Künstliche Intelligenz
Googles eigener Kreativdirektor kritisiert die AI-Hype um das Veo 3.1-Update

Henry Daubrez, Creative Director bei Google Labs und Filmmaker-in-Residence des Unternehmens, sagt, dass die enormen finanziellen Einsätze im Bereich der künstlichen Intelligenz sogar kleine Produktverbesserungen zu übertriebenen Medienereignissen machen – und er verweist auf Googles eigenes Veo 3.1-Video-Modell als Beispiel.
In einem aktuellen X-Beitrag charakterisierte Daubrez die Veo 3.1-Veröffentlichung als grundlegend inkrementell, trotz weit verbreiteter Berichterstattung, die das Update wie einen Paradigmenwechsel behandelte. “Die enormen finanziellen Einsätze im Bereich der künstlichen Intelligenz” schaffen einen Druck, der moderate Funktionszuwächse in Ereignisse verwandelt, die als revolutionär vermarktet werden, sagte er und gab zu, dass Veo 3.1 nützliche Fähigkeiten wie Bild-zu-Bild-Animation hinzufügt, diese jedoch eher kleine Verbesserungen als Durchbrüche darstellen.

Google veröffentlichte Veo 3.1 am 15. Oktober 2025 über eine kostenpflichtige Vorschau in der Gemini-API, Vertex AI und dem Flow-Filmmittel.
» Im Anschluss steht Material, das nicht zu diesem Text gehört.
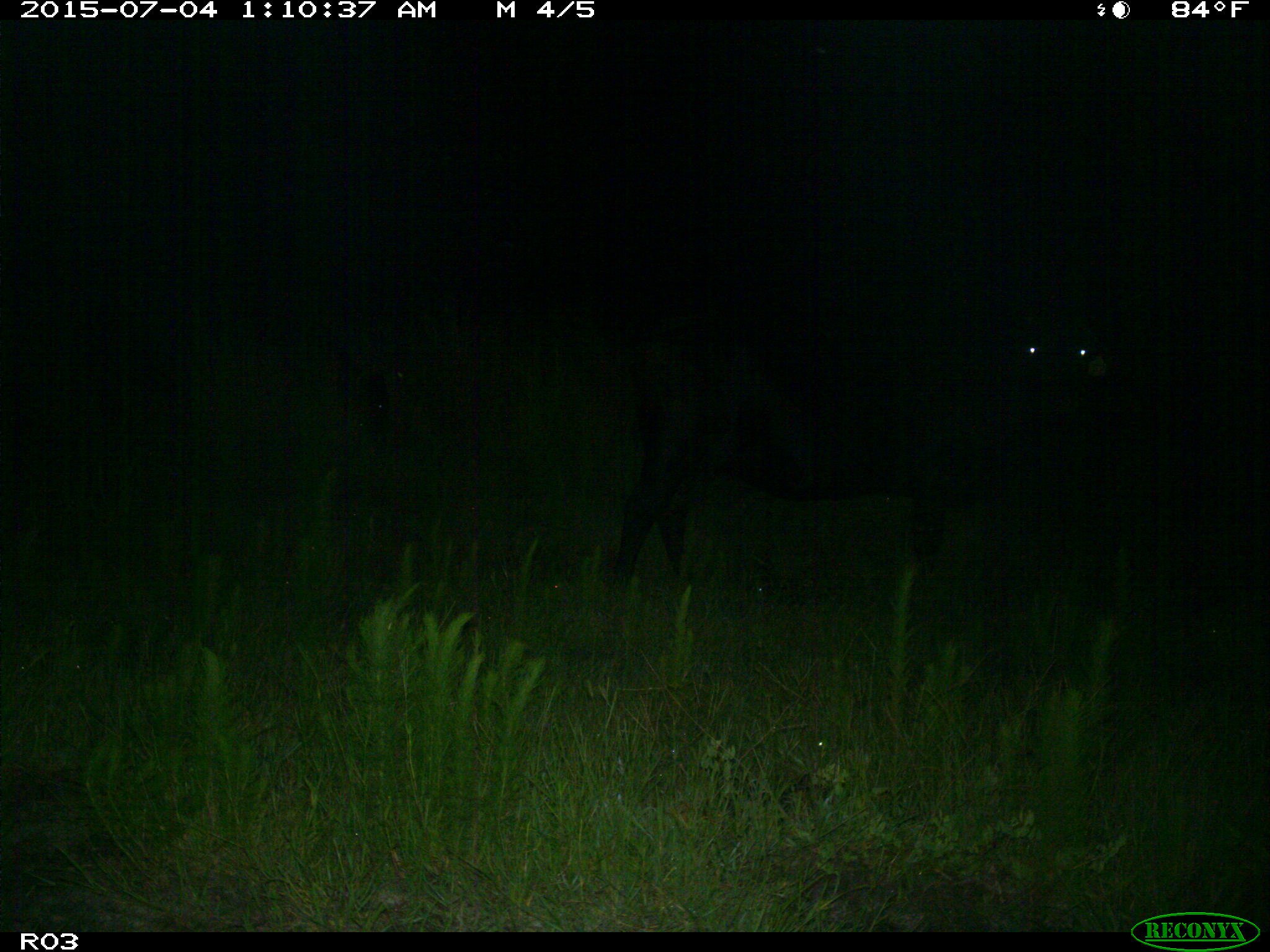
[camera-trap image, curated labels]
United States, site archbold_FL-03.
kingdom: Animalia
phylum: Chordata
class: Mammalia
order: Artiodactyla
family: Bovidae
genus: Bos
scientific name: Bos taurus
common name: domestic cow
Bos taurus (domestic cow).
Das Update verlängert die maximale Clip-Länge auf 60 Sekunden bei einer Auflösung von 1080p, fügt reichere native Audio mit synchronisierten Soundeffekten und natürlicher Konversation hinzu und introduceert Bearbeitungssteuerungen, einschließlich Interpolation der ersten und letzten Frames und Szenenerweiterung. Zwei Modellvarianten werden ausgeliefert: Veo 3.1 priorisiert die Qualität, während Veo 3.1 Fast auf Geschwindigkeit optimiert ist.
Daubrez’ Kritik spiegelt breitere Branchendynamiken wider, da der AI-Hype-Zyklus in eine Phase des finanziellen Wandels eintritt. Die Investitionen verlagern sich von spekulativen Wetten auf bewährte Anwendungen, die einen klaren ROI nachweisen.
Währenddessen hat der Infrastrukturaufwand der großen AI-Akteure historische Höchstwerte erreicht, was einen intensiven Druck erzeugt, diese Ausgaben mit greifbaren Geschäftsergebnissen zu rechtfertigen. Open-Source-Modelle haben die Kernfähigkeiten der künstlichen Intelligenz rapide kommodifiziert, was die Margen für proprietäre Anbieter zusammendrückt und Marketingstrategien zwingt, bewährte Ergebnisse über technologische Spektakel zu betonen.
Daubrez trat Google Labs 2025 als Filmmaker-in-Residence bei, mit 18 Jahren Erfahrung in der Kombination traditioneller Filmproduktion mit aufstrebender Technologie. Der belgische Kreativdirektor und CEO von Dogstudio/DEPT hat preisgekrönte Arbeiten mit Googles Veo-Modellen erstellt, einschließlich des Kurzfilms “KITSUNE”, für den er über 1.700 AI-generierte Aufnahmen kuratierte. Seine Rolle bei Google umfasst die Führung der Produktentwicklung von Flow, um die realen Bedürfnisse der Kreativbranche zu erfüllen, und die Leitung von Flow Sessions, einem Mentorship-Programm, das ausgewählten Filmemachern Zugang zur Plattform bietet.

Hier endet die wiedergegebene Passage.